Adam Green, co-founder of the Progressive Change Campaign Committee, returns to the show to talk about their support for Elizabeth Warren, and how having both Warren and Bernie Sanders in the race is a big win for progressives… Plus the rest of the news…

On today’s show, I also shared an op-ed from USA Today, penned by Jason Sattler – better known to many as @LOLGOP on Twitter. Here it is, so you can share it too….

There’s only one person who can beat Donald Trump — whoever the Democrats nominate for president in 2020.

Sen. Bernie Sanders knows this. That’s why he has announced that he’s seeking the Democratic nomination for the second time, though he remains an independent.

For many devoted Sanders supporters, “There are no other candidates.”

That’s what RoseAnn DeMoro, the head of National Nurses United, which backed Sanders in 2016, told The Washington Post last year.

Sanders has already won the battle to reground Democratic policies toward the left, even if his endorsed candidates haven’t been as successful winning over purple or red seats. His supporters also have some valid grievances about how the 2016 Democratic primary was shaped to benefit Hillary Clinton — creating an animosity that led Sanders to wait until the Democratic National Convention to endorse her. Some of his fiercest backers never ended up “with her,” preferring the “revolution” instead.

Not the ‘revolution’ Sanders backers wanted

We’ve seen the “revolution.”

Neil Gorsuch and Brett Kavanaugh on the Supreme Court. More than 14,000 kids in camps on the border, hundreds likely orphaned. Thousands left to die in Puerto Rico. More than $1 trillion in tax cuts, targeted to benefit the rich and corporations. Shameless efforts to bury climate science and reverse a decade of gains for LGTBQ Americans.

Sanders die-hards can blame this disaster on the Democratic establishment because Bernie would have won. And Clinton supporters can blame Sanders backers for demonizing the nation’s first female major-party presidential nominee and helping Trump slip through the Electoral College.

Who was right? Who knows?

We do know that the massive rot that allowed a Donald Trump to become president did not grow in one primary season.

And we do know that beef between Sanders and Clinton supporters has largely been overblown. Even after the bruising 2016 election, most Democrats and Democrat-leaners liked both candidates.

We also can guess the Trump and GOP plan for 2020, if he survives until then. It will look a lot like 2016 — suppress votes; hype up third-party candidates so Trump can win with even less than the 46.1 percent of the vote he got in 2016; and, most important, destroy the Democratic candidate, likely with the help of foreign powers and the news media, by accusing her or him of being as corrupt and compromised as Donald Trump.

Bernie Sanders is doing Democrats a favor

The last thing we want to do is help Trump, so here’s how we can make sure we don’t destroy the only candidate who can beat him:

We’re all in this together. To anyone who loves to point out that Bernie is not a Democrat, you are praising the Bern, not burning him. He could guarantee Trump’s re-election by running as an independent. He’s doing you and America a favor.

Save your fury for Trump. The lesson of the 2016 GOP primary is that in a field of more than a dozen candidates, anyone can win (so look out for the billionaires).

Favor attacks on policy over assaults on character. It’s fair to call out a candidate’s record as a prosecutor, for instance, but avoid the trap of playing up disinformation like, say, if a candidate was honest about when she listened to Snoop and Tupac.

Candidates should take it upon themselves to continually remind their supporters, and everyone, that anyone the Democrats nominate is going to be a giant compared with the current president or his doting vice president.

No candidate, not even yours, is perfect. One of the most effective attacks on Clinton was that, as first lady, she championed the 1994 crime bill that helped skyrocket incarceration. But the bizarre thing was that Sanders voted for the bill as a House member and Clinton couldn’t vote on it at all.
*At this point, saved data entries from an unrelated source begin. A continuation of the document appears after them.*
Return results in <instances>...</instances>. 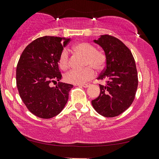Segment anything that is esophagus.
<instances>
[{
	"label": "esophagus",
	"instance_id": "1",
	"mask_svg": "<svg viewBox=\"0 0 159 159\" xmlns=\"http://www.w3.org/2000/svg\"><path fill=\"white\" fill-rule=\"evenodd\" d=\"M79 86H81V87H84V88H88L91 86V84H82V85H79Z\"/></svg>",
	"mask_w": 159,
	"mask_h": 159
}]
</instances>
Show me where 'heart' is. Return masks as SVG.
<instances>
[{
  "mask_svg": "<svg viewBox=\"0 0 159 159\" xmlns=\"http://www.w3.org/2000/svg\"><path fill=\"white\" fill-rule=\"evenodd\" d=\"M73 49L75 52L85 57L84 66L86 68L80 70H70L65 75V80L66 82L75 85L86 84L95 75L92 68L98 71L104 68L106 61V56L101 52L96 51V47L93 45L86 42L75 44ZM58 64L61 69L66 70L68 68L69 65V54L66 49L61 51L59 56Z\"/></svg>",
  "mask_w": 159,
  "mask_h": 159,
  "instance_id": "heart-1",
  "label": "heart"
}]
</instances>
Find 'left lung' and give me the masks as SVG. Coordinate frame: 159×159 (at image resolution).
<instances>
[{
  "label": "left lung",
  "mask_w": 159,
  "mask_h": 159,
  "mask_svg": "<svg viewBox=\"0 0 159 159\" xmlns=\"http://www.w3.org/2000/svg\"><path fill=\"white\" fill-rule=\"evenodd\" d=\"M93 43L105 53L106 68L98 79L106 81L105 85H99L100 94L91 101L92 106L103 116H117L134 100L138 87L136 63L131 51L116 38L101 35Z\"/></svg>",
  "instance_id": "1"
}]
</instances>
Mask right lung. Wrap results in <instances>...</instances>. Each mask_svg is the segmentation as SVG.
I'll return each mask as SVG.
<instances>
[{"label": "right lung", "instance_id": "add662e5", "mask_svg": "<svg viewBox=\"0 0 159 159\" xmlns=\"http://www.w3.org/2000/svg\"><path fill=\"white\" fill-rule=\"evenodd\" d=\"M69 39L44 36L32 41L23 51L16 68V84L23 102L33 114L51 118L64 108L73 85L53 81L62 79L59 56Z\"/></svg>", "mask_w": 159, "mask_h": 159}]
</instances>
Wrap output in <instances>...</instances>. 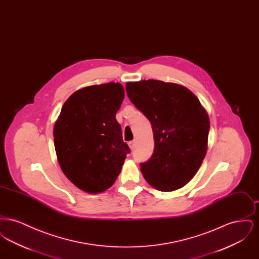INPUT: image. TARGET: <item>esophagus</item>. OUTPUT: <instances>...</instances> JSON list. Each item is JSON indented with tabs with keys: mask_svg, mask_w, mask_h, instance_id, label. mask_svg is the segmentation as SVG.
<instances>
[{
	"mask_svg": "<svg viewBox=\"0 0 259 259\" xmlns=\"http://www.w3.org/2000/svg\"><path fill=\"white\" fill-rule=\"evenodd\" d=\"M129 147H130V148L133 150L136 147L135 141H131V142H129Z\"/></svg>",
	"mask_w": 259,
	"mask_h": 259,
	"instance_id": "obj_1",
	"label": "esophagus"
}]
</instances>
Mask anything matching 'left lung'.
I'll return each mask as SVG.
<instances>
[{
	"instance_id": "obj_1",
	"label": "left lung",
	"mask_w": 259,
	"mask_h": 259,
	"mask_svg": "<svg viewBox=\"0 0 259 259\" xmlns=\"http://www.w3.org/2000/svg\"><path fill=\"white\" fill-rule=\"evenodd\" d=\"M130 101L149 120L154 150L141 163L146 181L160 191L185 186L197 172L208 148L209 115L186 87L155 79L126 83Z\"/></svg>"
}]
</instances>
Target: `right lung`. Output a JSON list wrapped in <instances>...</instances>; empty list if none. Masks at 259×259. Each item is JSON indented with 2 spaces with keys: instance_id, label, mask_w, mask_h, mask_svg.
<instances>
[{
  "instance_id": "obj_1",
  "label": "right lung",
  "mask_w": 259,
  "mask_h": 259,
  "mask_svg": "<svg viewBox=\"0 0 259 259\" xmlns=\"http://www.w3.org/2000/svg\"><path fill=\"white\" fill-rule=\"evenodd\" d=\"M124 99L118 82L81 88L62 107L53 129L57 160L79 189L96 194L110 188L130 148L115 119Z\"/></svg>"
}]
</instances>
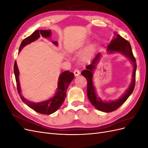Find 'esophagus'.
Returning <instances> with one entry per match:
<instances>
[{
    "label": "esophagus",
    "mask_w": 148,
    "mask_h": 148,
    "mask_svg": "<svg viewBox=\"0 0 148 148\" xmlns=\"http://www.w3.org/2000/svg\"><path fill=\"white\" fill-rule=\"evenodd\" d=\"M73 73H74V75H75V77H77V76H78L80 74L79 71L78 69H75L73 71Z\"/></svg>",
    "instance_id": "esophagus-1"
}]
</instances>
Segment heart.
Listing matches in <instances>:
<instances>
[{
    "mask_svg": "<svg viewBox=\"0 0 148 148\" xmlns=\"http://www.w3.org/2000/svg\"><path fill=\"white\" fill-rule=\"evenodd\" d=\"M92 52V49H89L87 52L84 53L83 56L82 57V61L83 62H87L90 60L91 57Z\"/></svg>",
    "mask_w": 148,
    "mask_h": 148,
    "instance_id": "b5f03b06",
    "label": "heart"
}]
</instances>
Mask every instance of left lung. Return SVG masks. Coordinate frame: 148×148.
<instances>
[{"label":"left lung","instance_id":"obj_1","mask_svg":"<svg viewBox=\"0 0 148 148\" xmlns=\"http://www.w3.org/2000/svg\"><path fill=\"white\" fill-rule=\"evenodd\" d=\"M116 36L114 37L110 44L107 47V51L110 53L114 52H119L122 53L125 57L130 59L133 64V72L132 73V79L131 84L127 90L125 91L124 95L120 97L119 99L112 101H103L99 96H97L96 92V89L93 84L92 76L93 71L96 69V64L99 62L101 54V53H97L95 59L91 62V64L86 66V69L83 70L82 75L86 78L87 86V96L91 104L97 110L104 112H111L117 110L119 107L127 100L128 97L132 95L135 86V78L136 70V62L135 58L133 54L132 47L130 42L125 40L123 38L120 36L119 34L114 33Z\"/></svg>","mask_w":148,"mask_h":148}]
</instances>
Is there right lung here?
I'll use <instances>...</instances> for the list:
<instances>
[{
    "mask_svg": "<svg viewBox=\"0 0 148 148\" xmlns=\"http://www.w3.org/2000/svg\"><path fill=\"white\" fill-rule=\"evenodd\" d=\"M40 36L47 38L51 37V30L35 31L29 36L25 38L22 41L19 48V52L25 46L37 40L40 37ZM52 43L56 46L58 45V42L57 41H53ZM14 73L16 82L17 90L22 101L34 111L45 115L51 114L59 109V107L61 106L65 99L66 89L71 82L74 78V74L70 72L69 71H65L62 72L59 76V82H58V88L55 95L47 101L36 103L26 100L21 95V89L19 82V70L18 69L16 61L14 64Z\"/></svg>",
    "mask_w": 148,
    "mask_h": 148,
    "instance_id": "add662e5",
    "label": "right lung"
}]
</instances>
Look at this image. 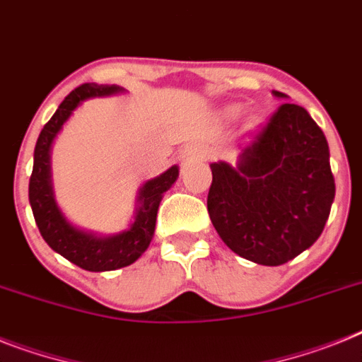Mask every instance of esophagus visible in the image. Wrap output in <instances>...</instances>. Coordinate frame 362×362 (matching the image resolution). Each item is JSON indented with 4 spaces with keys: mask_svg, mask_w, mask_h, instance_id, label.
<instances>
[{
    "mask_svg": "<svg viewBox=\"0 0 362 362\" xmlns=\"http://www.w3.org/2000/svg\"><path fill=\"white\" fill-rule=\"evenodd\" d=\"M206 160V151L200 147H187L184 151V162H204Z\"/></svg>",
    "mask_w": 362,
    "mask_h": 362,
    "instance_id": "esophagus-1",
    "label": "esophagus"
}]
</instances>
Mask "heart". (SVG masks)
Here are the masks:
<instances>
[{"label": "heart", "instance_id": "b5f03b06", "mask_svg": "<svg viewBox=\"0 0 362 362\" xmlns=\"http://www.w3.org/2000/svg\"><path fill=\"white\" fill-rule=\"evenodd\" d=\"M224 114H226L228 117H235V115L239 114V106H228L226 110H224Z\"/></svg>", "mask_w": 362, "mask_h": 362}]
</instances>
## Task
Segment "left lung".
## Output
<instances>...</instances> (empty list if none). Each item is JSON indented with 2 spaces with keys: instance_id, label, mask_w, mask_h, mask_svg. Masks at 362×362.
Returning a JSON list of instances; mask_svg holds the SVG:
<instances>
[{
  "instance_id": "obj_1",
  "label": "left lung",
  "mask_w": 362,
  "mask_h": 362,
  "mask_svg": "<svg viewBox=\"0 0 362 362\" xmlns=\"http://www.w3.org/2000/svg\"><path fill=\"white\" fill-rule=\"evenodd\" d=\"M287 99L281 92H272ZM208 214L228 248L278 267L320 238L335 199L329 147L309 112L284 103L235 165L209 163Z\"/></svg>"
}]
</instances>
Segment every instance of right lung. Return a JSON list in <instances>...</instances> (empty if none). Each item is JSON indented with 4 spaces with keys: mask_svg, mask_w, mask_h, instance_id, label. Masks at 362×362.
Segmentation results:
<instances>
[{
    "mask_svg": "<svg viewBox=\"0 0 362 362\" xmlns=\"http://www.w3.org/2000/svg\"><path fill=\"white\" fill-rule=\"evenodd\" d=\"M117 93H124V90L115 84L110 86V84L88 83L75 88L60 103L53 117L45 123L38 136L33 175L29 180V202L42 238L57 254L90 272L123 269L141 257L154 238L158 206L162 202L163 193L171 189L178 178V165H171L160 176L145 182L136 197L134 218L123 232L99 235L75 226L66 218L54 199L53 178H51V147L54 138L59 136L73 112L84 101L95 97L117 95Z\"/></svg>",
    "mask_w": 362,
    "mask_h": 362,
    "instance_id": "right-lung-1",
    "label": "right lung"
}]
</instances>
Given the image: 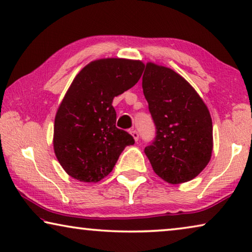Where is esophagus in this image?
I'll list each match as a JSON object with an SVG mask.
<instances>
[{
    "instance_id": "34e87169",
    "label": "esophagus",
    "mask_w": 252,
    "mask_h": 252,
    "mask_svg": "<svg viewBox=\"0 0 252 252\" xmlns=\"http://www.w3.org/2000/svg\"><path fill=\"white\" fill-rule=\"evenodd\" d=\"M130 133H131V136L133 137L134 140H136V141L139 140V132H138L136 129H131L130 130Z\"/></svg>"
}]
</instances>
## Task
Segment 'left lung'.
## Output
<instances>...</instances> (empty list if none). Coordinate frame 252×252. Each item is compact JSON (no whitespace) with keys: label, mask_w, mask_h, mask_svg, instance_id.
<instances>
[{"label":"left lung","mask_w":252,"mask_h":252,"mask_svg":"<svg viewBox=\"0 0 252 252\" xmlns=\"http://www.w3.org/2000/svg\"><path fill=\"white\" fill-rule=\"evenodd\" d=\"M142 89L156 126L145 148L155 173L171 185L188 182L207 166L213 152V123L200 96L170 67L148 62Z\"/></svg>","instance_id":"8db88e82"}]
</instances>
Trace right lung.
Here are the masks:
<instances>
[{"label":"right lung","instance_id":"obj_1","mask_svg":"<svg viewBox=\"0 0 252 252\" xmlns=\"http://www.w3.org/2000/svg\"><path fill=\"white\" fill-rule=\"evenodd\" d=\"M144 63L102 59L86 65L67 89L54 121V153L73 179L98 182L113 170L119 156L134 139L115 126V96L137 84Z\"/></svg>","mask_w":252,"mask_h":252}]
</instances>
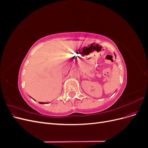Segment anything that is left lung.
Wrapping results in <instances>:
<instances>
[{
  "mask_svg": "<svg viewBox=\"0 0 148 148\" xmlns=\"http://www.w3.org/2000/svg\"><path fill=\"white\" fill-rule=\"evenodd\" d=\"M114 54H115V53H114ZM115 57H116V56H115Z\"/></svg>",
  "mask_w": 148,
  "mask_h": 148,
  "instance_id": "left-lung-1",
  "label": "left lung"
}]
</instances>
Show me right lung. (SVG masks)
I'll list each match as a JSON object with an SVG mask.
<instances>
[{"label": "right lung", "mask_w": 148, "mask_h": 148, "mask_svg": "<svg viewBox=\"0 0 148 148\" xmlns=\"http://www.w3.org/2000/svg\"><path fill=\"white\" fill-rule=\"evenodd\" d=\"M39 104H49V102H39Z\"/></svg>", "instance_id": "obj_1"}]
</instances>
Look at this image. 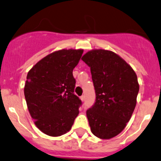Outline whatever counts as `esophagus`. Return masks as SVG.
I'll return each mask as SVG.
<instances>
[{
    "label": "esophagus",
    "mask_w": 161,
    "mask_h": 161,
    "mask_svg": "<svg viewBox=\"0 0 161 161\" xmlns=\"http://www.w3.org/2000/svg\"><path fill=\"white\" fill-rule=\"evenodd\" d=\"M80 99H81V101H82V102H84V101H85V96L82 95L80 97Z\"/></svg>",
    "instance_id": "obj_1"
}]
</instances>
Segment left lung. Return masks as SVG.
<instances>
[{
    "instance_id": "8db88e82",
    "label": "left lung",
    "mask_w": 161,
    "mask_h": 161,
    "mask_svg": "<svg viewBox=\"0 0 161 161\" xmlns=\"http://www.w3.org/2000/svg\"><path fill=\"white\" fill-rule=\"evenodd\" d=\"M91 67L95 103L87 111L92 132L102 140L119 135L132 115L138 94L133 69L114 52L93 49L81 58Z\"/></svg>"
}]
</instances>
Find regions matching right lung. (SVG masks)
<instances>
[{"label":"right lung","mask_w":161,"mask_h":161,"mask_svg":"<svg viewBox=\"0 0 161 161\" xmlns=\"http://www.w3.org/2000/svg\"><path fill=\"white\" fill-rule=\"evenodd\" d=\"M83 49H61L39 60L27 74L24 94L35 125L50 136L70 130L81 101L74 94L73 69Z\"/></svg>","instance_id":"add662e5"}]
</instances>
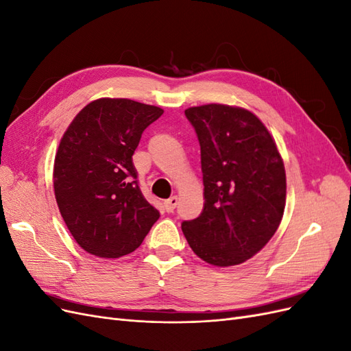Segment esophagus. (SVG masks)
Listing matches in <instances>:
<instances>
[{
	"mask_svg": "<svg viewBox=\"0 0 351 351\" xmlns=\"http://www.w3.org/2000/svg\"><path fill=\"white\" fill-rule=\"evenodd\" d=\"M177 205H178V197L177 196H171L168 200H165V204H164L165 210L168 212V214H171V212H174Z\"/></svg>",
	"mask_w": 351,
	"mask_h": 351,
	"instance_id": "esophagus-1",
	"label": "esophagus"
}]
</instances>
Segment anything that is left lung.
Segmentation results:
<instances>
[{
	"label": "left lung",
	"mask_w": 351,
	"mask_h": 351,
	"mask_svg": "<svg viewBox=\"0 0 351 351\" xmlns=\"http://www.w3.org/2000/svg\"><path fill=\"white\" fill-rule=\"evenodd\" d=\"M200 145L205 205L183 221L189 246L215 267L246 262L277 231L285 208V169L267 127L253 112L222 104L184 111Z\"/></svg>",
	"instance_id": "left-lung-1"
}]
</instances>
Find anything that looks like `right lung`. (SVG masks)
I'll list each match as a JSON object with an SVG mask.
<instances>
[{"mask_svg": "<svg viewBox=\"0 0 351 351\" xmlns=\"http://www.w3.org/2000/svg\"><path fill=\"white\" fill-rule=\"evenodd\" d=\"M164 110L124 98L88 104L71 121L54 162L61 217L79 246L98 258L134 252L159 218L137 184L133 154Z\"/></svg>", "mask_w": 351, "mask_h": 351, "instance_id": "add662e5", "label": "right lung"}]
</instances>
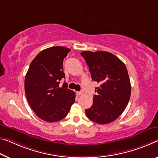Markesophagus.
Segmentation results:
<instances>
[{
    "mask_svg": "<svg viewBox=\"0 0 158 158\" xmlns=\"http://www.w3.org/2000/svg\"><path fill=\"white\" fill-rule=\"evenodd\" d=\"M82 94H83V92H82V91H79V92H77V96H81V95Z\"/></svg>",
    "mask_w": 158,
    "mask_h": 158,
    "instance_id": "34e87169",
    "label": "esophagus"
}]
</instances>
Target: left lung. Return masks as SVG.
<instances>
[{"label": "left lung", "mask_w": 158, "mask_h": 158, "mask_svg": "<svg viewBox=\"0 0 158 158\" xmlns=\"http://www.w3.org/2000/svg\"><path fill=\"white\" fill-rule=\"evenodd\" d=\"M93 81L100 84L95 91L93 106L86 114L91 121L105 124L118 118L127 106L131 96V83L123 62L106 51H83Z\"/></svg>", "instance_id": "left-lung-1"}]
</instances>
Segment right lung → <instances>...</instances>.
I'll list each match as a JSON object with an SVG mask.
<instances>
[{
    "mask_svg": "<svg viewBox=\"0 0 158 158\" xmlns=\"http://www.w3.org/2000/svg\"><path fill=\"white\" fill-rule=\"evenodd\" d=\"M69 48L54 46L41 51L30 64L24 80V90L30 107L40 119L48 122L65 117L75 101L74 91L60 81L65 77L63 60Z\"/></svg>",
    "mask_w": 158,
    "mask_h": 158,
    "instance_id": "add662e5",
    "label": "right lung"
}]
</instances>
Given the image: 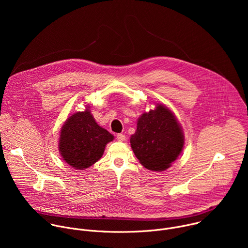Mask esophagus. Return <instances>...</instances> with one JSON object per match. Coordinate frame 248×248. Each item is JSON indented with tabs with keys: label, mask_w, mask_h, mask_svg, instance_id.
Wrapping results in <instances>:
<instances>
[{
	"label": "esophagus",
	"mask_w": 248,
	"mask_h": 248,
	"mask_svg": "<svg viewBox=\"0 0 248 248\" xmlns=\"http://www.w3.org/2000/svg\"><path fill=\"white\" fill-rule=\"evenodd\" d=\"M117 140L118 141H124L125 140V135L123 134V133L117 134Z\"/></svg>",
	"instance_id": "esophagus-1"
}]
</instances>
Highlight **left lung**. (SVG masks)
Returning a JSON list of instances; mask_svg holds the SVG:
<instances>
[{
  "label": "left lung",
  "mask_w": 248,
  "mask_h": 248,
  "mask_svg": "<svg viewBox=\"0 0 248 248\" xmlns=\"http://www.w3.org/2000/svg\"><path fill=\"white\" fill-rule=\"evenodd\" d=\"M185 144L182 126L166 106L143 113L138 121L130 145L143 167L155 171L168 169L179 157Z\"/></svg>",
  "instance_id": "obj_1"
}]
</instances>
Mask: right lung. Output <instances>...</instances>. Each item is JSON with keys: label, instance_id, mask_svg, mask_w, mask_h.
Wrapping results in <instances>:
<instances>
[{"label": "right lung", "instance_id": "right-lung-1", "mask_svg": "<svg viewBox=\"0 0 248 248\" xmlns=\"http://www.w3.org/2000/svg\"><path fill=\"white\" fill-rule=\"evenodd\" d=\"M88 108L70 116L61 129L59 150L62 159L77 170L95 164L105 146L114 139L108 130L98 125Z\"/></svg>", "mask_w": 248, "mask_h": 248}]
</instances>
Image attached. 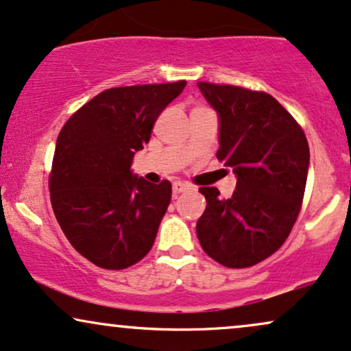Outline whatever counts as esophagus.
Returning a JSON list of instances; mask_svg holds the SVG:
<instances>
[{
  "instance_id": "1",
  "label": "esophagus",
  "mask_w": 351,
  "mask_h": 351,
  "mask_svg": "<svg viewBox=\"0 0 351 351\" xmlns=\"http://www.w3.org/2000/svg\"><path fill=\"white\" fill-rule=\"evenodd\" d=\"M189 189H191V185H189L187 182H174V184H172V192H174V195H179V193L189 191Z\"/></svg>"
}]
</instances>
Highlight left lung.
Segmentation results:
<instances>
[{"label": "left lung", "instance_id": "1", "mask_svg": "<svg viewBox=\"0 0 351 351\" xmlns=\"http://www.w3.org/2000/svg\"><path fill=\"white\" fill-rule=\"evenodd\" d=\"M197 85L220 117L217 158L237 174L230 199H221L217 187H200L207 207L197 221V237L220 265L254 266L281 248L298 220L311 158L307 138L269 93Z\"/></svg>", "mask_w": 351, "mask_h": 351}]
</instances>
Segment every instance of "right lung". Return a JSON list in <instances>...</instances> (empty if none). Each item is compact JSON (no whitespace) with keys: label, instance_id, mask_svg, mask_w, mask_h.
Returning <instances> with one entry per match:
<instances>
[{"label":"right lung","instance_id":"add662e5","mask_svg":"<svg viewBox=\"0 0 351 351\" xmlns=\"http://www.w3.org/2000/svg\"><path fill=\"white\" fill-rule=\"evenodd\" d=\"M187 82L117 86L67 119L57 138L49 191L70 245L103 269H126L149 253L172 185L130 171L136 151Z\"/></svg>","mask_w":351,"mask_h":351}]
</instances>
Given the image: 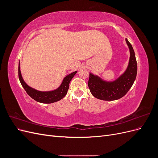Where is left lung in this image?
Instances as JSON below:
<instances>
[{"mask_svg": "<svg viewBox=\"0 0 158 158\" xmlns=\"http://www.w3.org/2000/svg\"><path fill=\"white\" fill-rule=\"evenodd\" d=\"M130 51L127 68L124 73L113 81H107L98 75L89 73L88 87L95 98L104 101H113L123 98L131 89L136 80L137 63L132 46L125 40Z\"/></svg>", "mask_w": 158, "mask_h": 158, "instance_id": "8db88e82", "label": "left lung"}]
</instances>
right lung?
Listing matches in <instances>:
<instances>
[{
    "mask_svg": "<svg viewBox=\"0 0 158 158\" xmlns=\"http://www.w3.org/2000/svg\"><path fill=\"white\" fill-rule=\"evenodd\" d=\"M20 64L19 63L18 64V76L20 82L26 90L27 94L30 96L35 100L36 102L42 103H55L58 101H60V99H63L66 94H67V91L69 88V84L71 80L73 79L74 76L77 73V71L73 72L67 76H66L64 79L62 81L59 87L51 91H47V92H42V91L37 90L34 88H33L29 86L23 80L22 76L20 71Z\"/></svg>",
    "mask_w": 158,
    "mask_h": 158,
    "instance_id": "add662e5",
    "label": "right lung"
}]
</instances>
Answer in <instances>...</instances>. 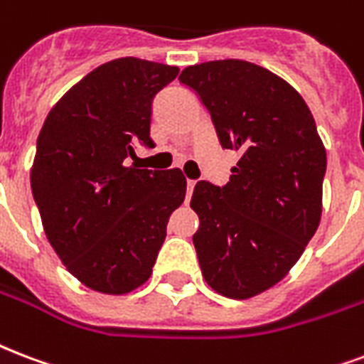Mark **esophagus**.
I'll return each instance as SVG.
<instances>
[{"mask_svg": "<svg viewBox=\"0 0 364 364\" xmlns=\"http://www.w3.org/2000/svg\"><path fill=\"white\" fill-rule=\"evenodd\" d=\"M194 185H196V181H193V179H187V200L191 198V194H193Z\"/></svg>", "mask_w": 364, "mask_h": 364, "instance_id": "1", "label": "esophagus"}]
</instances>
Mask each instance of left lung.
Wrapping results in <instances>:
<instances>
[{"label": "left lung", "instance_id": "obj_1", "mask_svg": "<svg viewBox=\"0 0 364 364\" xmlns=\"http://www.w3.org/2000/svg\"><path fill=\"white\" fill-rule=\"evenodd\" d=\"M179 82L208 108L219 145L240 154L223 187H194L202 274L227 298H252L281 281L317 231L326 151L301 95L263 66L210 60Z\"/></svg>", "mask_w": 364, "mask_h": 364}]
</instances>
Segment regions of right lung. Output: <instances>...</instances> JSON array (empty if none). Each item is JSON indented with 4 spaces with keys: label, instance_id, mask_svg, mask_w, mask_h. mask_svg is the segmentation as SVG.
Listing matches in <instances>:
<instances>
[{
    "label": "right lung",
    "instance_id": "1",
    "mask_svg": "<svg viewBox=\"0 0 364 364\" xmlns=\"http://www.w3.org/2000/svg\"><path fill=\"white\" fill-rule=\"evenodd\" d=\"M177 66L110 60L77 82L47 114L30 173L43 229L77 281L127 294L151 277L171 212L185 200L179 170L127 166L154 149L152 101Z\"/></svg>",
    "mask_w": 364,
    "mask_h": 364
}]
</instances>
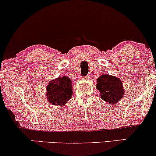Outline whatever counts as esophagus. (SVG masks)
<instances>
[{
    "instance_id": "1",
    "label": "esophagus",
    "mask_w": 156,
    "mask_h": 156,
    "mask_svg": "<svg viewBox=\"0 0 156 156\" xmlns=\"http://www.w3.org/2000/svg\"><path fill=\"white\" fill-rule=\"evenodd\" d=\"M89 78V77H82V79L83 80H87V79H88Z\"/></svg>"
}]
</instances>
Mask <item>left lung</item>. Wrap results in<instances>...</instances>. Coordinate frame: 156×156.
Returning <instances> with one entry per match:
<instances>
[{
	"mask_svg": "<svg viewBox=\"0 0 156 156\" xmlns=\"http://www.w3.org/2000/svg\"><path fill=\"white\" fill-rule=\"evenodd\" d=\"M97 89L103 101L114 104L124 96L122 82L119 78L108 74H103L97 79Z\"/></svg>",
	"mask_w": 156,
	"mask_h": 156,
	"instance_id": "left-lung-1",
	"label": "left lung"
}]
</instances>
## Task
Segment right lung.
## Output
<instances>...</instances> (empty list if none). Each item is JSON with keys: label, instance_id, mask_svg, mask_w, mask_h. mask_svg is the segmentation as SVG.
I'll return each mask as SVG.
<instances>
[{"label": "right lung", "instance_id": "1", "mask_svg": "<svg viewBox=\"0 0 156 156\" xmlns=\"http://www.w3.org/2000/svg\"><path fill=\"white\" fill-rule=\"evenodd\" d=\"M73 94L72 80L67 76L52 80L47 86L48 101L53 105H65Z\"/></svg>", "mask_w": 156, "mask_h": 156}]
</instances>
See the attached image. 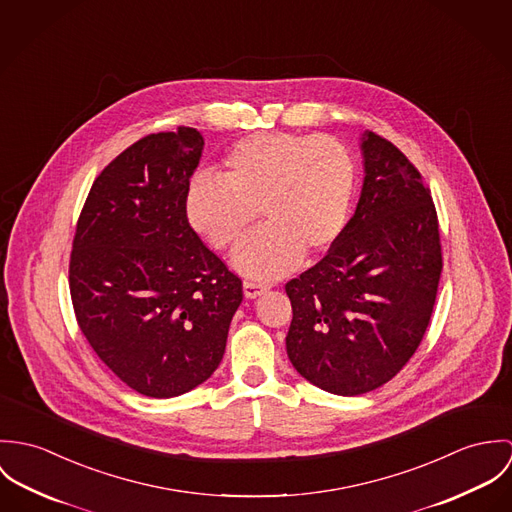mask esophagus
Here are the masks:
<instances>
[{
    "mask_svg": "<svg viewBox=\"0 0 512 512\" xmlns=\"http://www.w3.org/2000/svg\"><path fill=\"white\" fill-rule=\"evenodd\" d=\"M267 284L257 283V281H245L243 283V294H245V298H257V296H261L263 292H267Z\"/></svg>",
    "mask_w": 512,
    "mask_h": 512,
    "instance_id": "esophagus-1",
    "label": "esophagus"
}]
</instances>
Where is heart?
<instances>
[{
	"mask_svg": "<svg viewBox=\"0 0 512 512\" xmlns=\"http://www.w3.org/2000/svg\"><path fill=\"white\" fill-rule=\"evenodd\" d=\"M224 180L200 174L186 198L192 229L218 251H235V267L255 279L292 271L302 255H326L347 226L357 167L336 137L257 133L237 141L224 159Z\"/></svg>",
	"mask_w": 512,
	"mask_h": 512,
	"instance_id": "obj_1",
	"label": "heart"
}]
</instances>
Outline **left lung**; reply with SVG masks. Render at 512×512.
I'll return each instance as SVG.
<instances>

Remember that redistricting is the ball game

No politician is without sin. Try to take a candidate’s evolution as a good thing and not a sign of being contrived and opportunistic, even if the candidate is a woman.

Health care can be your litmus test. It’s a good thing the health care debate on the left is largely over whether we should just expand Medicare or make sure everyone has it.

Meanwhile, Republican policies have already left 7 million more Americans uninsured, Gallup has found, and the administration is backing a lawsuit that could “terminate” Obamacare and could easily win, especially if Trump gets another Supreme Court pick.

Make maximalist demands. Make sure your candidate backs the plan you want and then get that candidate nominated. If it doesn’t work, you can do something far more important, and that is to …

Remember that 2020 is a redistricting election. You will be voting during a Census year that will bring new electoral maps in 2022. If you don’t get the nominee you love, don’t despair. Vote for the Democratic nominee — the only person who can beat Trump — and then go down ballot. Help kick Republicans out of as many state legislative seats as possible so another decade won’t be gerrymandered away.

We know this for sure: Donald Trump will refuse to admit defeat. That’s why it’s our job to crush him beyond a reasonable doubt — and not crush each other.